If designers take time to self reflect, they can intermittently check their work progress. Stepping back and looking at your work as an observer, not a designer, will often reveal sequences, patterns, and trends in progress. Perhaps you notice it’s taking longer than expected to produce a piece of work. Why is that? Perhaps you notice the redesign you did last year is similar to the one you’ve just completed. Why is that? Perhaps you find that your process hasn’t evolved, yet your work has. How is that possible? By surveying your work and reflecting upon it often, you’re likely to become more aware of progress and more cognizant of growth.
Self-reflection can also help us in identifying challenging situations before they occur. We gain experience through the work we’ve created, and often remember failures more than successes. Does this project meeting seem similar to a past conversation that went awry? What happened and how did you react? Perhaps a project brief scares you because it calls for a similar result to a project that once fell through. How did you handle that? What part did you play in its failure? Failure is an important part of the evolution of a designer and therefore should be reflected on in an effort to inform future decision-making and reasoning.
Most importantly, self-reflection allows us to become more observant of ourselves when in motion. Observation produces curiosity and drives the imagination. However it also has the power to reveal negative tendencies and habits that have leaked into our processes over time. For example, you might find that you’re approaching the design of an application in the same way you’re approaching the design of a website. Is it because they both call for the same approach? Or is it because you’re subconsciously relying on the same approach due to its success in previous work? Trends and comfort are two aspects to design that, if you don’t take time to question, can hinder experimentation and progress. Being able to better observe how you’re working while you’re working is beneficial to any designer.
You’d think self-reflection is easy, but it’s not. It’s hard to find the time. It’s hard to be honest with oneself. It’s hard to occasionally focus on yourself in an industry where you’re constantly focused on the actions and reactions of consumers and peers.
Here’s a couple ways to help begin injecting self-reflection into your life as a designer:
Surround yourself with friends and peers from other disciplines as often as you can. This will consistently provide perspective and insight into spaces and ideas you otherwise might be blind to in your everyday routine. It may allow for insight into your work that you might not have otherwise experienced.

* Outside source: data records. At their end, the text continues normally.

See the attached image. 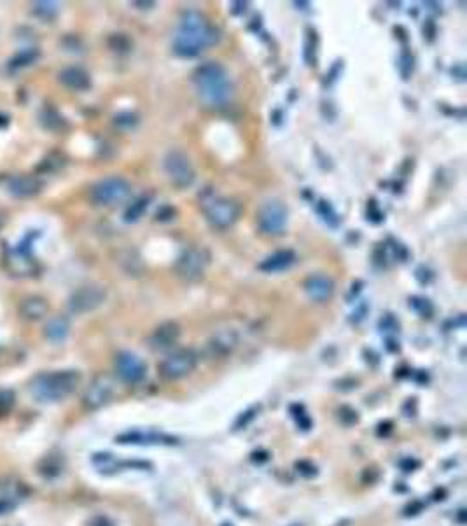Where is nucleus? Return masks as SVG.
<instances>
[{
    "label": "nucleus",
    "instance_id": "obj_1",
    "mask_svg": "<svg viewBox=\"0 0 467 526\" xmlns=\"http://www.w3.org/2000/svg\"><path fill=\"white\" fill-rule=\"evenodd\" d=\"M221 33L202 13L184 11L172 39V50L180 58H195L207 47L216 46Z\"/></svg>",
    "mask_w": 467,
    "mask_h": 526
},
{
    "label": "nucleus",
    "instance_id": "obj_2",
    "mask_svg": "<svg viewBox=\"0 0 467 526\" xmlns=\"http://www.w3.org/2000/svg\"><path fill=\"white\" fill-rule=\"evenodd\" d=\"M195 88L198 99L209 107H222L233 94V83L228 70L219 62H207L195 70Z\"/></svg>",
    "mask_w": 467,
    "mask_h": 526
},
{
    "label": "nucleus",
    "instance_id": "obj_3",
    "mask_svg": "<svg viewBox=\"0 0 467 526\" xmlns=\"http://www.w3.org/2000/svg\"><path fill=\"white\" fill-rule=\"evenodd\" d=\"M81 374L77 370H54V372L37 374L28 384V391L37 402L53 403L62 402L77 390Z\"/></svg>",
    "mask_w": 467,
    "mask_h": 526
},
{
    "label": "nucleus",
    "instance_id": "obj_4",
    "mask_svg": "<svg viewBox=\"0 0 467 526\" xmlns=\"http://www.w3.org/2000/svg\"><path fill=\"white\" fill-rule=\"evenodd\" d=\"M39 233H30L23 239V242L13 247H7L4 254V265L14 276H32L37 270V262L33 258V239Z\"/></svg>",
    "mask_w": 467,
    "mask_h": 526
},
{
    "label": "nucleus",
    "instance_id": "obj_5",
    "mask_svg": "<svg viewBox=\"0 0 467 526\" xmlns=\"http://www.w3.org/2000/svg\"><path fill=\"white\" fill-rule=\"evenodd\" d=\"M163 170H165L170 183L180 190L191 186L196 179V170L191 158L180 150H170L166 153L165 160H163Z\"/></svg>",
    "mask_w": 467,
    "mask_h": 526
},
{
    "label": "nucleus",
    "instance_id": "obj_6",
    "mask_svg": "<svg viewBox=\"0 0 467 526\" xmlns=\"http://www.w3.org/2000/svg\"><path fill=\"white\" fill-rule=\"evenodd\" d=\"M132 195V184L120 176H110L98 181L91 188V200L96 206H116Z\"/></svg>",
    "mask_w": 467,
    "mask_h": 526
},
{
    "label": "nucleus",
    "instance_id": "obj_7",
    "mask_svg": "<svg viewBox=\"0 0 467 526\" xmlns=\"http://www.w3.org/2000/svg\"><path fill=\"white\" fill-rule=\"evenodd\" d=\"M198 365V357L192 349H177L159 363V374L165 379L177 381L189 376Z\"/></svg>",
    "mask_w": 467,
    "mask_h": 526
},
{
    "label": "nucleus",
    "instance_id": "obj_8",
    "mask_svg": "<svg viewBox=\"0 0 467 526\" xmlns=\"http://www.w3.org/2000/svg\"><path fill=\"white\" fill-rule=\"evenodd\" d=\"M210 257L205 250H189L179 257L175 263V272L186 283H196L205 276Z\"/></svg>",
    "mask_w": 467,
    "mask_h": 526
},
{
    "label": "nucleus",
    "instance_id": "obj_9",
    "mask_svg": "<svg viewBox=\"0 0 467 526\" xmlns=\"http://www.w3.org/2000/svg\"><path fill=\"white\" fill-rule=\"evenodd\" d=\"M287 225V209L280 200H268L258 211V227L266 235H279Z\"/></svg>",
    "mask_w": 467,
    "mask_h": 526
},
{
    "label": "nucleus",
    "instance_id": "obj_10",
    "mask_svg": "<svg viewBox=\"0 0 467 526\" xmlns=\"http://www.w3.org/2000/svg\"><path fill=\"white\" fill-rule=\"evenodd\" d=\"M107 298L105 288L100 284H84L79 286L69 298V310L72 314H86L98 309Z\"/></svg>",
    "mask_w": 467,
    "mask_h": 526
},
{
    "label": "nucleus",
    "instance_id": "obj_11",
    "mask_svg": "<svg viewBox=\"0 0 467 526\" xmlns=\"http://www.w3.org/2000/svg\"><path fill=\"white\" fill-rule=\"evenodd\" d=\"M114 395H116V381L107 374H102V376H96L90 383V386L86 388L83 395V403L90 410L102 409L114 398Z\"/></svg>",
    "mask_w": 467,
    "mask_h": 526
},
{
    "label": "nucleus",
    "instance_id": "obj_12",
    "mask_svg": "<svg viewBox=\"0 0 467 526\" xmlns=\"http://www.w3.org/2000/svg\"><path fill=\"white\" fill-rule=\"evenodd\" d=\"M205 216L212 227L229 228L240 216V206L231 198H212L205 207Z\"/></svg>",
    "mask_w": 467,
    "mask_h": 526
},
{
    "label": "nucleus",
    "instance_id": "obj_13",
    "mask_svg": "<svg viewBox=\"0 0 467 526\" xmlns=\"http://www.w3.org/2000/svg\"><path fill=\"white\" fill-rule=\"evenodd\" d=\"M117 444L123 446H175V437L154 430H129L116 437Z\"/></svg>",
    "mask_w": 467,
    "mask_h": 526
},
{
    "label": "nucleus",
    "instance_id": "obj_14",
    "mask_svg": "<svg viewBox=\"0 0 467 526\" xmlns=\"http://www.w3.org/2000/svg\"><path fill=\"white\" fill-rule=\"evenodd\" d=\"M116 372L126 384H139L146 379L147 366L140 357L129 351H123L116 357Z\"/></svg>",
    "mask_w": 467,
    "mask_h": 526
},
{
    "label": "nucleus",
    "instance_id": "obj_15",
    "mask_svg": "<svg viewBox=\"0 0 467 526\" xmlns=\"http://www.w3.org/2000/svg\"><path fill=\"white\" fill-rule=\"evenodd\" d=\"M238 333L235 330H221L214 333L207 342V353L210 354V358H226L233 354V351L238 347Z\"/></svg>",
    "mask_w": 467,
    "mask_h": 526
},
{
    "label": "nucleus",
    "instance_id": "obj_16",
    "mask_svg": "<svg viewBox=\"0 0 467 526\" xmlns=\"http://www.w3.org/2000/svg\"><path fill=\"white\" fill-rule=\"evenodd\" d=\"M42 190V181L35 176H16L7 181V191L14 198H32Z\"/></svg>",
    "mask_w": 467,
    "mask_h": 526
},
{
    "label": "nucleus",
    "instance_id": "obj_17",
    "mask_svg": "<svg viewBox=\"0 0 467 526\" xmlns=\"http://www.w3.org/2000/svg\"><path fill=\"white\" fill-rule=\"evenodd\" d=\"M180 335V327L175 321H166V323L159 325L158 328L151 333L149 346L154 351H165L172 347L177 342Z\"/></svg>",
    "mask_w": 467,
    "mask_h": 526
},
{
    "label": "nucleus",
    "instance_id": "obj_18",
    "mask_svg": "<svg viewBox=\"0 0 467 526\" xmlns=\"http://www.w3.org/2000/svg\"><path fill=\"white\" fill-rule=\"evenodd\" d=\"M60 83L65 88L74 91H86L91 88V77L88 74V70H84L83 67L70 65L60 72Z\"/></svg>",
    "mask_w": 467,
    "mask_h": 526
},
{
    "label": "nucleus",
    "instance_id": "obj_19",
    "mask_svg": "<svg viewBox=\"0 0 467 526\" xmlns=\"http://www.w3.org/2000/svg\"><path fill=\"white\" fill-rule=\"evenodd\" d=\"M305 291L313 302H325L335 293V283L328 276H310L305 281Z\"/></svg>",
    "mask_w": 467,
    "mask_h": 526
},
{
    "label": "nucleus",
    "instance_id": "obj_20",
    "mask_svg": "<svg viewBox=\"0 0 467 526\" xmlns=\"http://www.w3.org/2000/svg\"><path fill=\"white\" fill-rule=\"evenodd\" d=\"M296 262V253L292 250H280L277 253L270 254L265 260L259 263V270L266 274H275L287 270L292 263Z\"/></svg>",
    "mask_w": 467,
    "mask_h": 526
},
{
    "label": "nucleus",
    "instance_id": "obj_21",
    "mask_svg": "<svg viewBox=\"0 0 467 526\" xmlns=\"http://www.w3.org/2000/svg\"><path fill=\"white\" fill-rule=\"evenodd\" d=\"M47 313H50V303H47V300L42 298V296L30 295V296H27V298L21 300L20 314L25 318V320H30V321L42 320Z\"/></svg>",
    "mask_w": 467,
    "mask_h": 526
},
{
    "label": "nucleus",
    "instance_id": "obj_22",
    "mask_svg": "<svg viewBox=\"0 0 467 526\" xmlns=\"http://www.w3.org/2000/svg\"><path fill=\"white\" fill-rule=\"evenodd\" d=\"M70 333V321L67 316H54L44 327V337L50 342L60 344L69 337Z\"/></svg>",
    "mask_w": 467,
    "mask_h": 526
},
{
    "label": "nucleus",
    "instance_id": "obj_23",
    "mask_svg": "<svg viewBox=\"0 0 467 526\" xmlns=\"http://www.w3.org/2000/svg\"><path fill=\"white\" fill-rule=\"evenodd\" d=\"M40 53L35 47H27V50H21L14 55L9 60V72H18V70L25 69V67H30L39 60Z\"/></svg>",
    "mask_w": 467,
    "mask_h": 526
},
{
    "label": "nucleus",
    "instance_id": "obj_24",
    "mask_svg": "<svg viewBox=\"0 0 467 526\" xmlns=\"http://www.w3.org/2000/svg\"><path fill=\"white\" fill-rule=\"evenodd\" d=\"M149 206H151V197H147V195H142V197L133 200V202L129 203L125 211L126 223H135V221H139L140 218L146 214V211L149 209Z\"/></svg>",
    "mask_w": 467,
    "mask_h": 526
},
{
    "label": "nucleus",
    "instance_id": "obj_25",
    "mask_svg": "<svg viewBox=\"0 0 467 526\" xmlns=\"http://www.w3.org/2000/svg\"><path fill=\"white\" fill-rule=\"evenodd\" d=\"M93 465L102 474H114V472H120L121 466H125L126 463L117 460L114 454L96 453V454H93Z\"/></svg>",
    "mask_w": 467,
    "mask_h": 526
},
{
    "label": "nucleus",
    "instance_id": "obj_26",
    "mask_svg": "<svg viewBox=\"0 0 467 526\" xmlns=\"http://www.w3.org/2000/svg\"><path fill=\"white\" fill-rule=\"evenodd\" d=\"M40 125L46 127L47 130H62L65 127V118L60 116V113L54 111L53 107H46L40 113Z\"/></svg>",
    "mask_w": 467,
    "mask_h": 526
},
{
    "label": "nucleus",
    "instance_id": "obj_27",
    "mask_svg": "<svg viewBox=\"0 0 467 526\" xmlns=\"http://www.w3.org/2000/svg\"><path fill=\"white\" fill-rule=\"evenodd\" d=\"M58 13H60V4L58 2H50V0H46V2H35L33 4V14H35L37 18H40V20H53V18L58 16Z\"/></svg>",
    "mask_w": 467,
    "mask_h": 526
},
{
    "label": "nucleus",
    "instance_id": "obj_28",
    "mask_svg": "<svg viewBox=\"0 0 467 526\" xmlns=\"http://www.w3.org/2000/svg\"><path fill=\"white\" fill-rule=\"evenodd\" d=\"M62 472V461L57 457H47L40 465V474L46 477H54Z\"/></svg>",
    "mask_w": 467,
    "mask_h": 526
},
{
    "label": "nucleus",
    "instance_id": "obj_29",
    "mask_svg": "<svg viewBox=\"0 0 467 526\" xmlns=\"http://www.w3.org/2000/svg\"><path fill=\"white\" fill-rule=\"evenodd\" d=\"M114 125L123 128V130H132V128H135L139 125V116L133 113H121L114 118Z\"/></svg>",
    "mask_w": 467,
    "mask_h": 526
},
{
    "label": "nucleus",
    "instance_id": "obj_30",
    "mask_svg": "<svg viewBox=\"0 0 467 526\" xmlns=\"http://www.w3.org/2000/svg\"><path fill=\"white\" fill-rule=\"evenodd\" d=\"M16 403V395L11 390H0V416H6L13 410Z\"/></svg>",
    "mask_w": 467,
    "mask_h": 526
},
{
    "label": "nucleus",
    "instance_id": "obj_31",
    "mask_svg": "<svg viewBox=\"0 0 467 526\" xmlns=\"http://www.w3.org/2000/svg\"><path fill=\"white\" fill-rule=\"evenodd\" d=\"M410 307H413L422 318H429L432 313V306L427 298H420V296H413L410 298Z\"/></svg>",
    "mask_w": 467,
    "mask_h": 526
},
{
    "label": "nucleus",
    "instance_id": "obj_32",
    "mask_svg": "<svg viewBox=\"0 0 467 526\" xmlns=\"http://www.w3.org/2000/svg\"><path fill=\"white\" fill-rule=\"evenodd\" d=\"M317 211H318V214H321V216L324 218L325 223L333 225V227H336V225H338V214L335 213V209H333V207H331V203H329V202H321V203H318Z\"/></svg>",
    "mask_w": 467,
    "mask_h": 526
},
{
    "label": "nucleus",
    "instance_id": "obj_33",
    "mask_svg": "<svg viewBox=\"0 0 467 526\" xmlns=\"http://www.w3.org/2000/svg\"><path fill=\"white\" fill-rule=\"evenodd\" d=\"M110 46L116 51H128L129 47H132V43H129V39L125 33H114V35L110 37Z\"/></svg>",
    "mask_w": 467,
    "mask_h": 526
},
{
    "label": "nucleus",
    "instance_id": "obj_34",
    "mask_svg": "<svg viewBox=\"0 0 467 526\" xmlns=\"http://www.w3.org/2000/svg\"><path fill=\"white\" fill-rule=\"evenodd\" d=\"M91 523H96L98 526H114L109 520H107V517H96V520L91 521Z\"/></svg>",
    "mask_w": 467,
    "mask_h": 526
},
{
    "label": "nucleus",
    "instance_id": "obj_35",
    "mask_svg": "<svg viewBox=\"0 0 467 526\" xmlns=\"http://www.w3.org/2000/svg\"><path fill=\"white\" fill-rule=\"evenodd\" d=\"M133 6H139L140 9H151V7H154L156 4L154 2H133Z\"/></svg>",
    "mask_w": 467,
    "mask_h": 526
},
{
    "label": "nucleus",
    "instance_id": "obj_36",
    "mask_svg": "<svg viewBox=\"0 0 467 526\" xmlns=\"http://www.w3.org/2000/svg\"><path fill=\"white\" fill-rule=\"evenodd\" d=\"M222 526H231V525H222Z\"/></svg>",
    "mask_w": 467,
    "mask_h": 526
}]
</instances>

The rhythm and pace of writing your thoughts out, regardless of what they are, may in fact help you retain and further digest what you’re trying to express. It also allows you to reflect on your thoughts later on.
Extend Your Workspace
Work in spaces that are foreign to your everyday routine. A new space may influence both your thought process and work ethic. This presents the potential to make you question your routine and habits, therefore emphasizing self-reflection. Perhaps consider a sabbatical even.
Keep Your Books
If you take physical notes or have sketchbooks, archive them somewhere. Store them in a manageable place, in an organized way that allows for you to reference content from specific years or projects past. This allows for very easy self-reflection that will help you better understand what you have and have not accomplished in your journey as a creative. It’s motivating at the very least.
I’ve found the most beneficial quality of self-reflection to be its ability to provide a valuable perspective on your creative self. It forces consideration of what you’ve accomplished, as well as how far you’ve come. This helps in identifying future pursuits.